# Playfulness and buckets



## aaarghdub (Jul 15, 2017)

So last week my son has being a goof and tried to pick up wife and then I did the same thing. She then made a passing comment about “I should be playful more often.” I was a little taken aback and didn’t really say anything but felt like saying “how am I supposed to be playful when my emotional needs buckets are empty and have been for some time?”

We have two kids and she’s a therapist with anxiety, fear and intimacy issues which means I’ve been getting emotional leftovers for years now. And it’s like I have to be on-call emotionally 24/7 for the few windows she can focus on us. I’ve had the burden of emotional labor for our love life and I’m just spent. Any loving affection is short-lived and unpredictable. She has admitted she doesn’t know how to love me (because she doesn’t feel worthy of love) but enjoys me loving her. Likes me to express it but is comfortable doing the same in return. 

So my question is how to handle this? I’m tired of every time I bring up it, she listens like a therapist, triangulate/ herself out of the problem and tells me why I’m wrong. Then I have to apologize for inconveniencing her with a fight. Rinse and repeat. I’ve decided to quit pursuing. It’s hard to chase her emotional state. Next I’m going hear “why are you distant?”


Sent from my iPhone using Tapatalk


----------



## Ragnar Ragnasson (Mar 4, 2018)

You're in a challenge situation, true.

Maybe less talk, just actions, and count on her to say if she wants more talk or apologies from you.

It's likely she won't.

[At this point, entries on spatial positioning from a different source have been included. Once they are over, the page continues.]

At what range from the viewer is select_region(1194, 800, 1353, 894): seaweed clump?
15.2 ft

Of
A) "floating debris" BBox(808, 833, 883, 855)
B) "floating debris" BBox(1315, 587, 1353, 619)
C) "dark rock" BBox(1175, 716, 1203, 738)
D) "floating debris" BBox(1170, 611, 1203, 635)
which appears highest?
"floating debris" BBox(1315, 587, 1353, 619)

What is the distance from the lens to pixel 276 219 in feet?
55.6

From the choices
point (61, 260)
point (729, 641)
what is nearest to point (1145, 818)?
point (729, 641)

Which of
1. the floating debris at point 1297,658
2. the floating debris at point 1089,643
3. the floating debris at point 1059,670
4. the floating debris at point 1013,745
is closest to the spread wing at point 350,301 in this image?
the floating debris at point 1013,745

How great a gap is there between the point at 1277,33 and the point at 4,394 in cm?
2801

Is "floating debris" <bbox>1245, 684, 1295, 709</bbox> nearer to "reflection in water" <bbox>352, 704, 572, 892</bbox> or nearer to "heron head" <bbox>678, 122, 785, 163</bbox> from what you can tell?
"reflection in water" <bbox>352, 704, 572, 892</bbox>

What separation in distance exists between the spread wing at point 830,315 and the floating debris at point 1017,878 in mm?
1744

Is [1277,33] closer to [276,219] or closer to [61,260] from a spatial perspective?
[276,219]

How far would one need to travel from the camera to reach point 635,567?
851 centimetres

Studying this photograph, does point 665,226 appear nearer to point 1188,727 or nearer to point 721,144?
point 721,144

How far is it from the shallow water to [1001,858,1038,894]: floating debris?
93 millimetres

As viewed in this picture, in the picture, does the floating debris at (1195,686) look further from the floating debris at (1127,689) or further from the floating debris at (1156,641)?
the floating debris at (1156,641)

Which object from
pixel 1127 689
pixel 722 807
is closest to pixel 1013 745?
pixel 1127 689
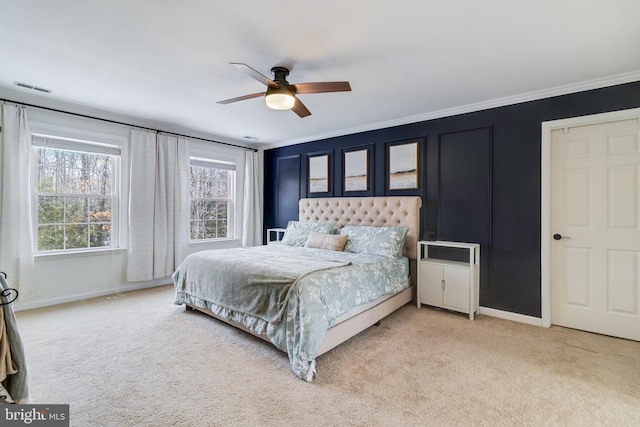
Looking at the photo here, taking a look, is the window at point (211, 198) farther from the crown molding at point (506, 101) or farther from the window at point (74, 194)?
the crown molding at point (506, 101)

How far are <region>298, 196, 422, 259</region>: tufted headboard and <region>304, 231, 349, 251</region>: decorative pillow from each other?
62 cm

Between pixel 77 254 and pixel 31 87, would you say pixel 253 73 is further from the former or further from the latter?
pixel 77 254

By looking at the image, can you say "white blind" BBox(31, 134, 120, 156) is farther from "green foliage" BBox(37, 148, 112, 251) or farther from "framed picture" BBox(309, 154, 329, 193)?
"framed picture" BBox(309, 154, 329, 193)

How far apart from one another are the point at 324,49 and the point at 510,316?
138 inches

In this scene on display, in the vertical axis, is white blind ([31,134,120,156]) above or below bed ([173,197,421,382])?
above

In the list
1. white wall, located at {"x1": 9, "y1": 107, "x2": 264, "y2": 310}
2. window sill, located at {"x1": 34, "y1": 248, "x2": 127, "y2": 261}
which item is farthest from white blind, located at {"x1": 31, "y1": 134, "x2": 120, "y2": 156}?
window sill, located at {"x1": 34, "y1": 248, "x2": 127, "y2": 261}

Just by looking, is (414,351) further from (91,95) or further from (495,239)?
(91,95)

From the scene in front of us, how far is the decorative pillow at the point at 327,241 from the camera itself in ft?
12.9

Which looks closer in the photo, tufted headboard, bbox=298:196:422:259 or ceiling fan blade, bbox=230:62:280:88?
ceiling fan blade, bbox=230:62:280:88

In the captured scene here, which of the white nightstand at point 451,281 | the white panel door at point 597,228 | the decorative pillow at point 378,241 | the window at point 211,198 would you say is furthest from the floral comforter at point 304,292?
the window at point 211,198

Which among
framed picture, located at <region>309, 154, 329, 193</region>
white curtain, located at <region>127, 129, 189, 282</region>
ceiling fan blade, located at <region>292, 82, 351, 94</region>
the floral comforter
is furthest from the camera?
framed picture, located at <region>309, 154, 329, 193</region>

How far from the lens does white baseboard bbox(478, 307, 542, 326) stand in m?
3.19

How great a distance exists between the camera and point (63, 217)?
3793 millimetres

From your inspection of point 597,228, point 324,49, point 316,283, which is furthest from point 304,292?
point 597,228
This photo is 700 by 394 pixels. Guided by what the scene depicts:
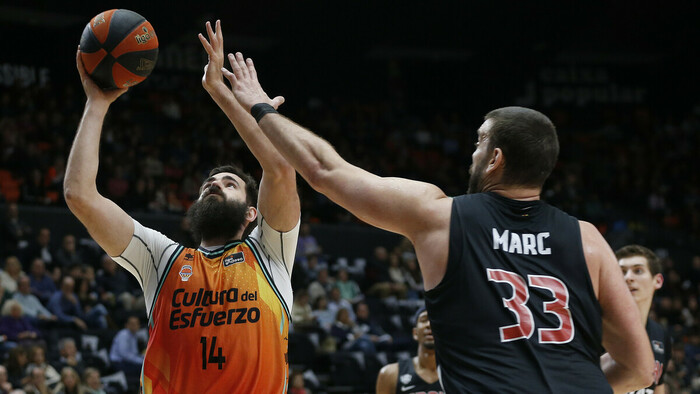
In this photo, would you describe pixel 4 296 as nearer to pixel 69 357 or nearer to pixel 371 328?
pixel 69 357

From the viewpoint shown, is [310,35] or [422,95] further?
[422,95]

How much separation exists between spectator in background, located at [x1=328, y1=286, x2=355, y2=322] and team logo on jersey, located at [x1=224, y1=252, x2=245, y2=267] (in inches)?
440

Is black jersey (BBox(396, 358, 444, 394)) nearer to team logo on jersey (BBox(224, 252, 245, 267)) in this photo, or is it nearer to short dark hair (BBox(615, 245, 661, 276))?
short dark hair (BBox(615, 245, 661, 276))

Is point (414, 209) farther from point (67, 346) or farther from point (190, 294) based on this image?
point (67, 346)

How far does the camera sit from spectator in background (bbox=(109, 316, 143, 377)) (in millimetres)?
12328

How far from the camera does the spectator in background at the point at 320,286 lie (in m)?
15.7

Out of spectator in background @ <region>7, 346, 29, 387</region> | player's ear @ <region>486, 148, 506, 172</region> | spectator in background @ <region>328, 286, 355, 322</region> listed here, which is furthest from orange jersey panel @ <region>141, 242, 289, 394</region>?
spectator in background @ <region>328, 286, 355, 322</region>

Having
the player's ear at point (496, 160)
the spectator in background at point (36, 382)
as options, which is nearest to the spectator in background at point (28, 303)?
the spectator in background at point (36, 382)

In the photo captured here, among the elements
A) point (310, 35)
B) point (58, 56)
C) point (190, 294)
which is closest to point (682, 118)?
point (310, 35)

Less talk is likely desired by her.

She gets enough talk at work.


----------



## She'sStillGotIt (Jul 30, 2016)

aaarghdub said:


> We have two kids and she’s a therapist with anxiety, fear and intimacy issues which means I’ve been getting emotional leftovers for years now. And it’s like I have to be on-call emotionally 24/7 for the few windows she can focus on us.


Damn. It's like the nuts are running the asylum. She actually has paying patients who depend on her 'wisdom?' Doctor, heal thyself. Egad.

It's no secret I have a low opinion of therapists so I'm not surprised to hear this. Maybe you should have her go to a shrink - hopefully not a disordered one? You can't win with her.


----------



## Sfort (Sep 28, 2019)

You're in a chicken-and-egg situation. Try being more playful with no hidden motive, such as sex. I discovered that my wife isn't as playful with me because I'm not a lot of fun to be around. That's 100% my fault. I'm trying to be better, but it takes time, commitment, and work. I'm not a very happy-go-lucky person, but I do have the ability to be a lot of fun when the mood hits me.

Also, when she pulls the therapist crap, I'd say to her, "I'm your husband, not your patient. Please take off your therapist hat when we're interacting."


----------



## Yeswecan (Jul 25, 2014)

Even therapists need therapy.


----------



## minimalME (Jan 3, 2012)

My mom was a psychotherapist, and it really pisses me off that she was allowed to earn a degree messing with the minds of other people. But I digress...



She'sStillGotIt said:


> Damn. It's like the nuts are running the asylum. She actually has paying patients who depend on her 'wisdom?' Doctor, heal thyself. Egad.
> 
> It's no secret I have a low opinion of therapists so I'm not surprised to hear this. Maybe you should have her go to a shrink - hopefully not a disordered one? You can't win with her.


 @aaarghdub, I'm 52, and I'm really into balancing kindness with being direct and honest.

If it were me, and you've already been open with her about how her behavior makes you feel, I'd ask her to stop. 

Or, if your honesty/directness has been expressed and ignored, I'd simply get up and walk away each time she begins saying something like that. Keep walking away each time it happens, and she'll get the message.

Her saying that she doesn't know how to love you is, in my opinion, bs. If she truly wanted to learn how to love you in a way so that you feel loved, she would.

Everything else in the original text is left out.